Autora de um clássico da literatura produzida em Goiás, Rosarita Fleury foi vanguarda no estímulo de uma vida cultural na nova capital que desabrochava
Quando a pedra fundamental de Goiânia foi lançada, em 1933, Rosarita Fleury tinha apenas 20 anos de idade. A região da nova capital, porém, lhe era familiar. Ex-aluna do Colégio Santa Clara, na antiga Campininha das Flores, ela havia deixado sua cidade de Goiás por um período para estudar na prestigiada instituição de ensino dirigida pelas freiras franciscanas. Quando a mudança da capital se efetiva e boa parte da vida cultural da antiga Vila Boa se vai junto com a sede do poder, Rosarita começa a se inquietar. E também resolve que é hora de vir junto.
“Rosarita abraça Goiânia com a força de sua alma poética. O isolamento, a tristeza, a saudade, o desamor, tudo a incentiva a escrever, poetar e sonhar sempre. Fez da poesia e literatura seu objetivo maior de vida”, afirmou sua filha, Maria Elizabeth Fleury Teixeira, em entrevista a O POPULAR para o caderno dos 80 anos do jornal, no início deste ano. Autora do livro Rosarita – Minha Mãe, Beth Fleury salienta que a decisão de também se mudar para Goiânia influiu na obra da escritora. “Ela, com sua alma poética, buscava nas horas vazias e insípidas a inspiração para seus versos.”

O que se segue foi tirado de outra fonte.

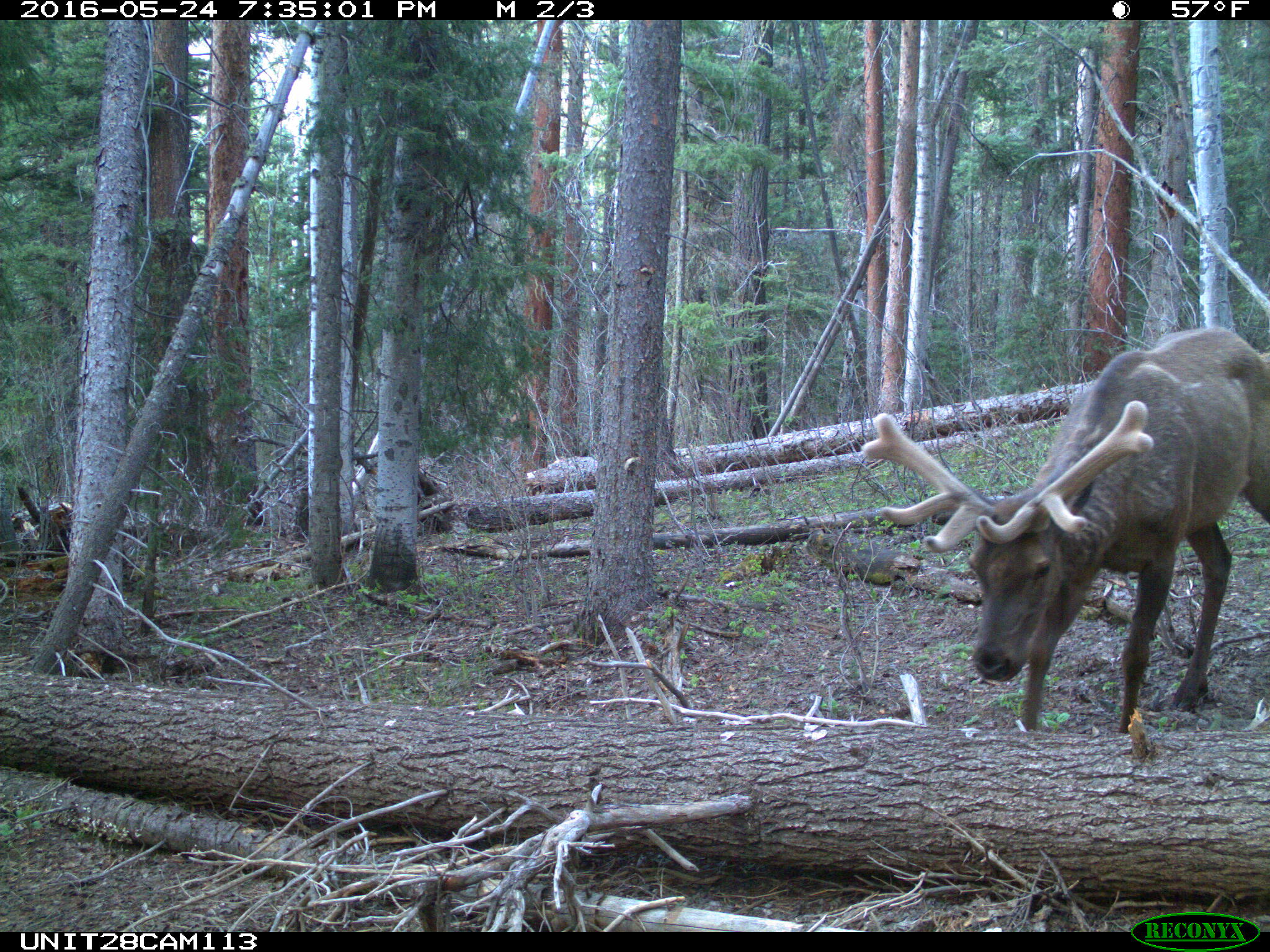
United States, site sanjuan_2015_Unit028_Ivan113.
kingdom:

Versos e prosa que fariam seu nome ser reconhecido, nas décadas seguintes, como um dos mais expressivos da literatura produzida em Goiás. Gosto pela palavra que ela trouxe ainda de sua infância. Ela costumava ouvir histórias de empregados e de ex-escravos alforriados das fazendas de seus avós nos arredores da antiga capital goiana. Um deles era um negro de nome Saul, que tinha o dom da oratória e da narrativa e sabia encantar, com seus causos, aquela menina curiosa. “Com seus oito ou nove anos, minha mãe confessou ao meu avô o desejo de ser escritora”, conta Beth.

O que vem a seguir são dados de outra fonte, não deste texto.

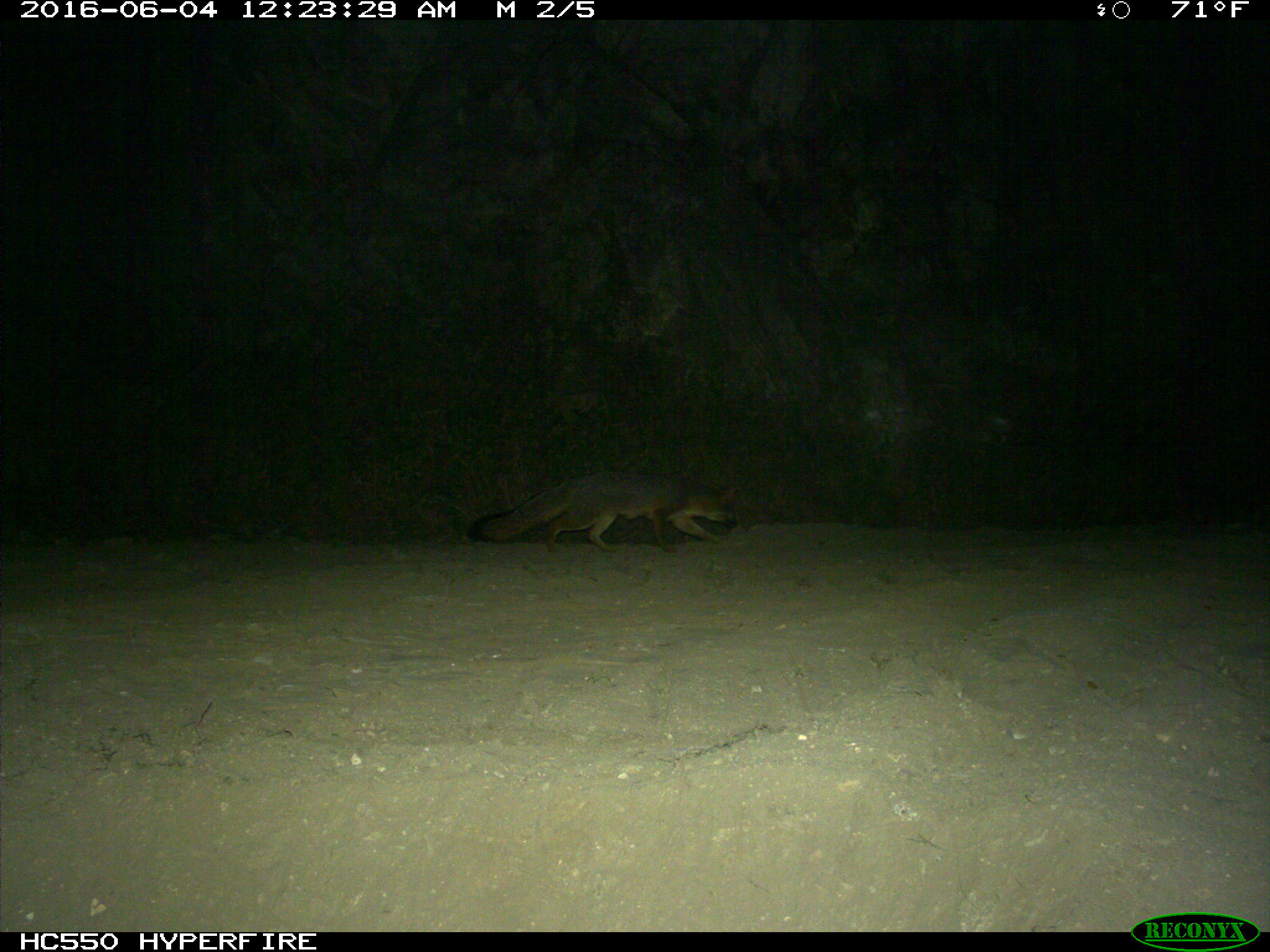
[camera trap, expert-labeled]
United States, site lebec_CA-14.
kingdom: Animalia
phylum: Chordata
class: Mammalia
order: Carnivora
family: Canidae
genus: Urocyon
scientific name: Urocyon cinereoargenteus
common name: gray fox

Esse imaginário pode ser percebido em seus dois romances, sobretudo no segundo deles, Sombras em Marcha, último livro que ela lançou em vida, em 1983. Mas muito antes disso, Rosarita já havia, mesmo tendo estreado com volumes de poesia, conquistado visibilidade nacional com a obra Elos da Mesma Corrente. Publicado em 1958, o trabalho foi agraciado com o Prêmio Júlia Lopes de Almeida, concedido pela Academia Brasileira de Letras. Era um livro ousado, moderno, complexo, que ainda hoje é considerado um romance de alta qualidade pela crítica literária.
Nessa época, Rosarita já gozava de prestígio em Goiás, algo que começou a construir nos primeiros anos de existência de Goiânia. No período em que tudo era incipiente na nova capital, a escritora ajudou a então primeira-dama, Dona Gercina Borges, a movimentar a cena cultural. “Rodeava-se de amigos e amigas do ‘bando da alegria’. Idealizou saraus, festas juninas para a construção da Santa Casa. Ela e Dona Gercina criaram um jornal cultural batido à máquina. Fizeram o Baile do Livro, arrecadando 78 volumes para compor a primeira biblioteca da cidade”, lista a filha Beth.